Era una domenica, qualche settimana prima per la precisione. Loro si trovavano nella pineta di ritorno dall’escursione domenicale al mare. Era una giornata ventosa che mitigava la calura di luglio. Un tipico giorno popolato dal quel turismo mordi e fuggi che ormai era diventato una costante in tempo di crisi. Mentre le ombre giocavano a rimpiattino con suo viso, Marco puntò l’inseparabile reflex verso di lei.
“Oh! No!” esclamò spalancando gli occhi in quel momento in ombra.
“Oh! Ancora una!
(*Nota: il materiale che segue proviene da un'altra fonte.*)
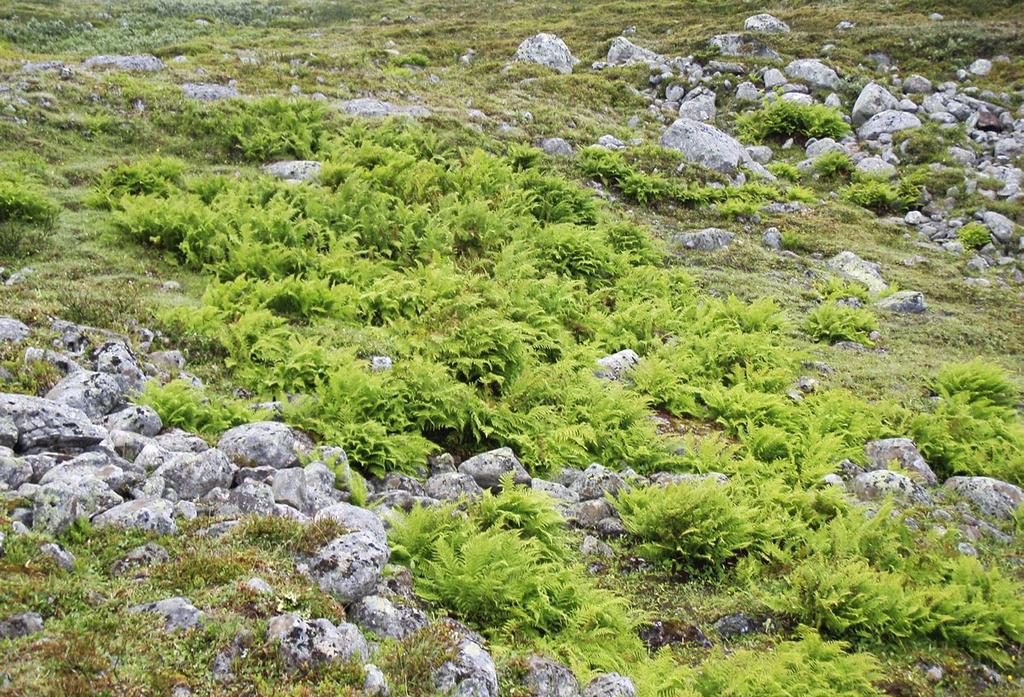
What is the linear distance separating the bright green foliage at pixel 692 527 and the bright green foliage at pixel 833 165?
1716 cm

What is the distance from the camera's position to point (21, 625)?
4.62 metres

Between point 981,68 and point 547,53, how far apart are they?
1639cm

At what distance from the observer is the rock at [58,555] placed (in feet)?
17.2

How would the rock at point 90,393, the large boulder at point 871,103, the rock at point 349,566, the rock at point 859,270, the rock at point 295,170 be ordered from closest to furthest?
the rock at point 349,566, the rock at point 90,393, the rock at point 295,170, the rock at point 859,270, the large boulder at point 871,103

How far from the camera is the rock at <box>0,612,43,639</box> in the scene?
15.0ft

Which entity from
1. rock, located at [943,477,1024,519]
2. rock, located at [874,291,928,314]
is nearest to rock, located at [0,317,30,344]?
rock, located at [943,477,1024,519]

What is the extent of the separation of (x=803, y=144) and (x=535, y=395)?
727 inches

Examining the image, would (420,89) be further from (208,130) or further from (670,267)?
(670,267)

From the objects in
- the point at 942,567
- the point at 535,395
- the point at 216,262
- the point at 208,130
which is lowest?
the point at 942,567

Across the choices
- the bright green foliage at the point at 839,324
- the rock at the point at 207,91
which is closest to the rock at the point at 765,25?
the bright green foliage at the point at 839,324

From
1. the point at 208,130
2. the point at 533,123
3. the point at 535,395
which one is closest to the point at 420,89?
the point at 533,123

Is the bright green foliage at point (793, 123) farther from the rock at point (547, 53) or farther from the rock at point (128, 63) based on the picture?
the rock at point (128, 63)

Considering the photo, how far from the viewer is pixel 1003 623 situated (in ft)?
24.0

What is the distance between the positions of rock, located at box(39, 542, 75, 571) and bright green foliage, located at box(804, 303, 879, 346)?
42.2 ft
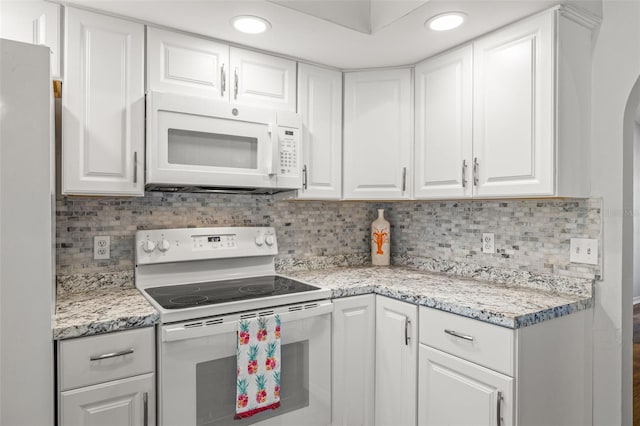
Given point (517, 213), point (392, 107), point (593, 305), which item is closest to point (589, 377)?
point (593, 305)

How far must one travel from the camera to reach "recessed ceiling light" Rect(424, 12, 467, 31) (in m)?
1.74

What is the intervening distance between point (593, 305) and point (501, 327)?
23.8 inches

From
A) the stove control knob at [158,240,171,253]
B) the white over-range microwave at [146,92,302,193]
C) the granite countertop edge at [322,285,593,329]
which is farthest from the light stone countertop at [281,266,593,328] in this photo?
the stove control knob at [158,240,171,253]

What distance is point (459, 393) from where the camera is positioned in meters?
1.62

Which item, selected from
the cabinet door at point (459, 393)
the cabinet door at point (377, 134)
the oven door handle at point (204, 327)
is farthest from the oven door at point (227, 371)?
the cabinet door at point (377, 134)

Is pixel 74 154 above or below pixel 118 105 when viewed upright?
below

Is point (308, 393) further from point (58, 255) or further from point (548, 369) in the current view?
point (58, 255)

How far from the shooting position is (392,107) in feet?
7.72

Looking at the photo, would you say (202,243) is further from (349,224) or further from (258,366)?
(349,224)

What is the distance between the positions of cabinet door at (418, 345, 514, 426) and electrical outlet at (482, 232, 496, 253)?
29.6 inches

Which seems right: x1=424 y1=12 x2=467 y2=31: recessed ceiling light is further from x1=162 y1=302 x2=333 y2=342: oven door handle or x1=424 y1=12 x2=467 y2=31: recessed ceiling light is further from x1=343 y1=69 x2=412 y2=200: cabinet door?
x1=162 y1=302 x2=333 y2=342: oven door handle

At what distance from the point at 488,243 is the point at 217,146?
1545mm

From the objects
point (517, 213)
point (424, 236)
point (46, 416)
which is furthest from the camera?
point (424, 236)

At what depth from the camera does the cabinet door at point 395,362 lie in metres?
1.84
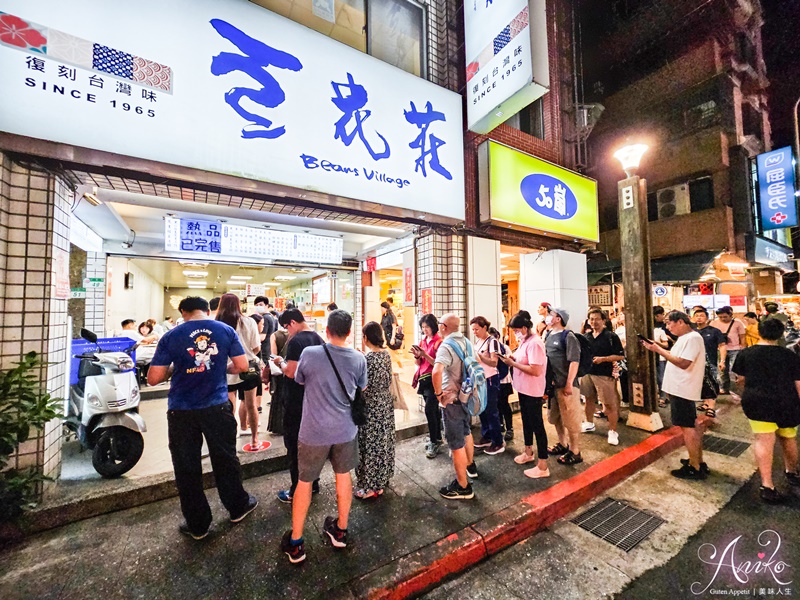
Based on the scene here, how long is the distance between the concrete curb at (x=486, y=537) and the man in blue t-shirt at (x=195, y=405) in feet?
5.13

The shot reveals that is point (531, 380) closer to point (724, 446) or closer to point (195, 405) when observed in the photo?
point (195, 405)

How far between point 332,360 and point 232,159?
2952 millimetres

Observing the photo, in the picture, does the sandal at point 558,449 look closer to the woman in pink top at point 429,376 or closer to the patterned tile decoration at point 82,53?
the woman in pink top at point 429,376

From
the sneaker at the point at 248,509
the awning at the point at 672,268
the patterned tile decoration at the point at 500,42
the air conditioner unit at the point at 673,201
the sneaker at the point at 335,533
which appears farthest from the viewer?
the air conditioner unit at the point at 673,201

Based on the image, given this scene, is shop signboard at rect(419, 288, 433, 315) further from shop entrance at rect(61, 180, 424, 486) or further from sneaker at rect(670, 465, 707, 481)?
sneaker at rect(670, 465, 707, 481)

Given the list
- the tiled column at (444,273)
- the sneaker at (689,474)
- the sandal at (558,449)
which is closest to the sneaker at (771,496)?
the sneaker at (689,474)

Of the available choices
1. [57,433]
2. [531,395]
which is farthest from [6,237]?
[531,395]

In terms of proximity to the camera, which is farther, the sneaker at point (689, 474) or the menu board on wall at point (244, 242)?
the menu board on wall at point (244, 242)

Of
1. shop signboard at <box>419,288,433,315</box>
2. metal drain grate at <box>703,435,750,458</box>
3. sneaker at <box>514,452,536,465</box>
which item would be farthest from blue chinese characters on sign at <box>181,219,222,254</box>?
metal drain grate at <box>703,435,750,458</box>

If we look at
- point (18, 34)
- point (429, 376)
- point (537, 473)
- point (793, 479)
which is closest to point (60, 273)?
point (18, 34)

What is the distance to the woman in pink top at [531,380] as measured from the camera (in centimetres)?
408

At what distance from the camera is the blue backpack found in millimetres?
3656

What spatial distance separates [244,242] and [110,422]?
15.0ft

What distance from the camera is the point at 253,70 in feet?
13.7
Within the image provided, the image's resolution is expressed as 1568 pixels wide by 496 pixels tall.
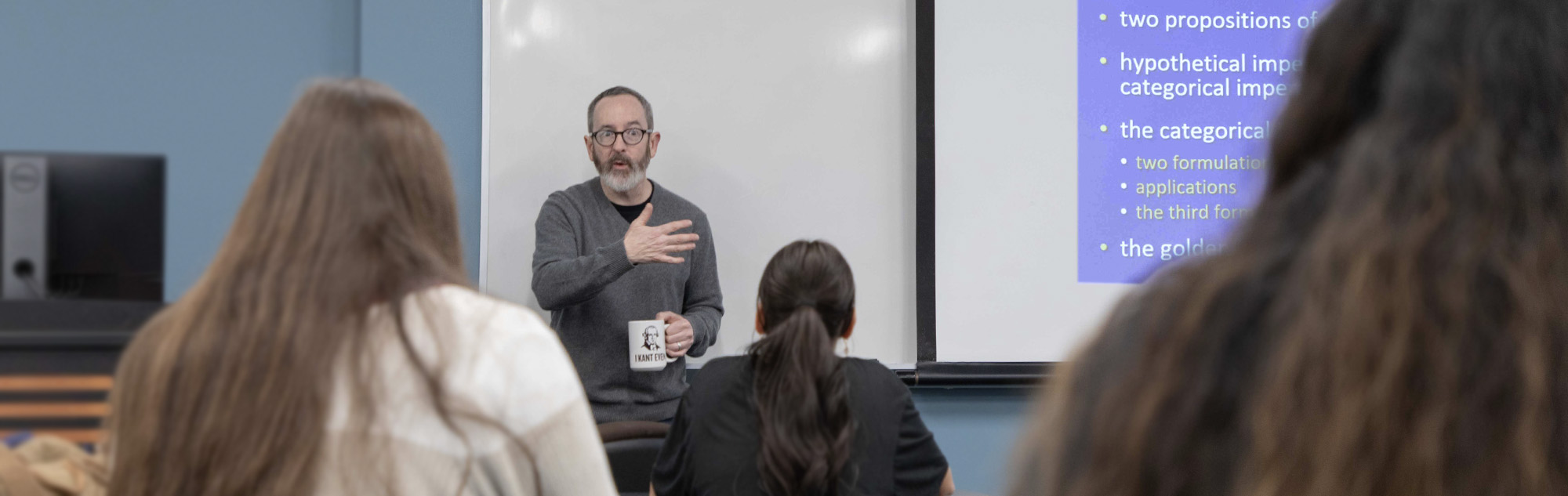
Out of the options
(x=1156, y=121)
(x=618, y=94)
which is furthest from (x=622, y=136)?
(x=1156, y=121)

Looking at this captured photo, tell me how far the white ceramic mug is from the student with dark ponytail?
0.63m

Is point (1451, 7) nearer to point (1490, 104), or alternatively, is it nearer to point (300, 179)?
point (1490, 104)

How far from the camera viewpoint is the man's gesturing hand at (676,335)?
2.67 metres

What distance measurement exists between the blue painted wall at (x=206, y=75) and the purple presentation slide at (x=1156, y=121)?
821mm

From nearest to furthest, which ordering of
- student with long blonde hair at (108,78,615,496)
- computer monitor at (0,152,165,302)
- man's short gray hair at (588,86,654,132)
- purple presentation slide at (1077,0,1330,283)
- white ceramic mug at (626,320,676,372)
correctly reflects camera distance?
1. student with long blonde hair at (108,78,615,496)
2. computer monitor at (0,152,165,302)
3. white ceramic mug at (626,320,676,372)
4. man's short gray hair at (588,86,654,132)
5. purple presentation slide at (1077,0,1330,283)

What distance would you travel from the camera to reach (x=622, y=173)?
2.89 m

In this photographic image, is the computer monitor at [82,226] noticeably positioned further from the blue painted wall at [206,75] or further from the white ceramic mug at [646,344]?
the blue painted wall at [206,75]

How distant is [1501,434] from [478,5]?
2.93 meters

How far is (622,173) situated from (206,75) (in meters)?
1.27

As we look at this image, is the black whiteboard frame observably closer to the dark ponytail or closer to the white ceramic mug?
the white ceramic mug

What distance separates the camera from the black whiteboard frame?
124 inches

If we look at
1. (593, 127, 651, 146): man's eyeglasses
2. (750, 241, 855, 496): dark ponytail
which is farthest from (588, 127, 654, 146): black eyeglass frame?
(750, 241, 855, 496): dark ponytail

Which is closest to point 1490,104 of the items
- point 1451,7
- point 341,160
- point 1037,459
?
point 1451,7

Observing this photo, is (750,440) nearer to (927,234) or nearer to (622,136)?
(622,136)
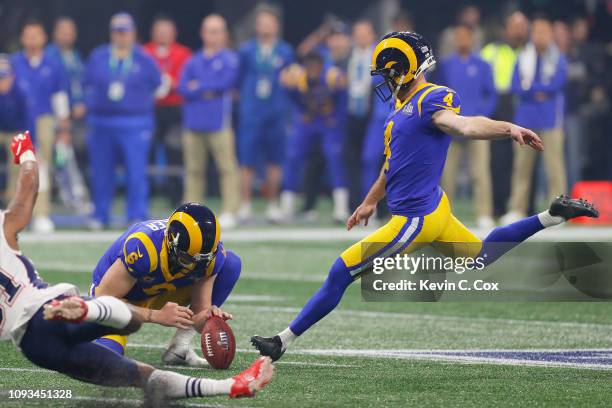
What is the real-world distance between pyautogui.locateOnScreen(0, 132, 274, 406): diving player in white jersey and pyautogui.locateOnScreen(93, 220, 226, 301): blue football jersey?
824 mm

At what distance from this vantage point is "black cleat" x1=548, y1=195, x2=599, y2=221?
817 centimetres

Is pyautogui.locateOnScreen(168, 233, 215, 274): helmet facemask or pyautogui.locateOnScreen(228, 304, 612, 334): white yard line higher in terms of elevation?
pyautogui.locateOnScreen(168, 233, 215, 274): helmet facemask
Non ti stanchi mai?”
“No.” replicò dopo una serie di scatti in rapida sequenza.
L’abbronzatura dorata del corpo veniva valorizzata dal pareo azzurro che l’avvolgeva come un fascio di rose.
Eva si strinse a lui, facendogli sentire il profumo del suo corpo: un misto di crema solare e odore pungente che emanava sensualità. Marco inalò quell’effluvio di aromi che lo eccitarono. Si sarebbe fermato in quel tratto di pineta per fare all’amore con lei incurante delle persone che stavano intorno a loro ma proseguì.
Marco scacciò questi pensieri per concentrarsi sulla stampa della fotografia. Il timer suonò e spense la luce, mentre lui afferrò il cartoncino bianco e si avvicinò alla bacinella per lo sviluppo.
Ricominciava la magia del non c’era e del c’era.